Page -
_ _ _
Yet in maintaining these walls and floors of indoor plants, ongoing care and attention is required—alongside a solid dose of expertise. Ultimately, you want to choose plants that are well suited to an indoor office setting, and that won’t require fiddly, heavy-handed maintenance.

Whether you’re an office manager starting to dabble in greenery or a desk dweller looking to freshen your day-to-day, this guide to selecting and caring for office plants will bring your workspace to life. 

At a glance: best office plant ideas

This guide offers instructions for growing and caring for a number of low-light, low-maintenance office plants. Our top recommendations for your workspace include: 

  • Snake plants 
  • ZZ plants
  • Succulents
  • Pothos 
  • Bamboos 
  • Spider plants
  • Anthuriums
  • Weeping figs
  • Peace lilies 
  • Ferns
  • Philodendrons
WeWork Wangjing International Business Center in Beijing.
WeWork Wangjing International Business Center in Beijing, China.
_ _ _
Dataset records -
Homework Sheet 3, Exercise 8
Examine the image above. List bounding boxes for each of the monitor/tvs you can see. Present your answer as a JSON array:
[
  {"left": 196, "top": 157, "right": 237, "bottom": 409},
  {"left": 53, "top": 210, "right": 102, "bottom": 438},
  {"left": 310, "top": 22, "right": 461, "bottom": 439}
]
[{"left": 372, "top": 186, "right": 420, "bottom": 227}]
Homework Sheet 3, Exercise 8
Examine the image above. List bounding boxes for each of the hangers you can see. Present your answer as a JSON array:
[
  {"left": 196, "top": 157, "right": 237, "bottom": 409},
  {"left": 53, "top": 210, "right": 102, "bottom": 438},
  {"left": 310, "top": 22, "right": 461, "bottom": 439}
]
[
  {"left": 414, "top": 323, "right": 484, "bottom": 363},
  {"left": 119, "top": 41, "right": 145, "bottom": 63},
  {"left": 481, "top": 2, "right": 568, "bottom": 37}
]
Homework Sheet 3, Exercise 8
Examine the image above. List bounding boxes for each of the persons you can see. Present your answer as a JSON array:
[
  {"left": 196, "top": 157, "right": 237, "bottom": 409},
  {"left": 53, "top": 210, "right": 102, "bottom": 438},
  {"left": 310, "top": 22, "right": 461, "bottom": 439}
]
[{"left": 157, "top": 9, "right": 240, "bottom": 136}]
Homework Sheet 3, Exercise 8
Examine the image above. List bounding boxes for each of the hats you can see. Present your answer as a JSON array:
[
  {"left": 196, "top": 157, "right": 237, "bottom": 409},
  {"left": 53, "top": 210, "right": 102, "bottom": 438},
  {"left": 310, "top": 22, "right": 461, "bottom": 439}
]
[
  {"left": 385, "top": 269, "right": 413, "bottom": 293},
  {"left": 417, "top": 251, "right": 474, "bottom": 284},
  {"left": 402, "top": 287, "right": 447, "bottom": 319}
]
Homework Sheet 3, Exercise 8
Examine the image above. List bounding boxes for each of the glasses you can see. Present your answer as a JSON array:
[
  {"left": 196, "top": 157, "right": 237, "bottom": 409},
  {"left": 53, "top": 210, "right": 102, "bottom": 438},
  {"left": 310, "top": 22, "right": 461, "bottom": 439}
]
_ _ _
Tasks and exercises -
- 1) Pick out every line of the records that contains the string "your", matching case exactly.
- 2) Continue the office plants guide from the point where it stops.

The replies -
- 1)
Examine the image above. List bounding boxes for each of the monitor/tvs you can see. Present your answer as a JSON array:
Examine the image above. List bounding boxes for each of the hangers you can see. Present your answer as a JSON array:
Examine the image above. List bounding boxes for each of the persons you can see. Present your answer as a JSON array:
Examine the image above. List bounding boxes for each of the hats you can see. Present your answer as a JSON array:
Examine the image above. List bounding boxes for each of the glasses you can see. Present your answer as a JSON array:

- 2)
Low-light office plants that don’t need direct sunlight

Even the most modern, open office environments can struggle with natural light, particularly in big cities where buildings are side by side and the light might be obstructed by shadow or smog. While office greenery is an easy and effective way to enliven these conditions, finding plants that can grow without direct sunlight can be a challenge.

Snake and ZZ plants are widely praised by cubicle dwellers as hardy, low-light plants that will survive in any office environment. Both have succulent, rubbery leaves and require very little attention.

Snake plants

Snake plants grow in a vertical, compact fashion, reducing mess and taking up a neat corner on a desk or in an office. (Some can grow several feet tall, so pick your size wisely.) Let the soil dry completely between waterings; in the wintertime you’ll likely need to water a snake plant only once a month. While these plants flourish in indirect sunlight, they will also grow successfully (albeit a little more slowly) in darker, low-light settings.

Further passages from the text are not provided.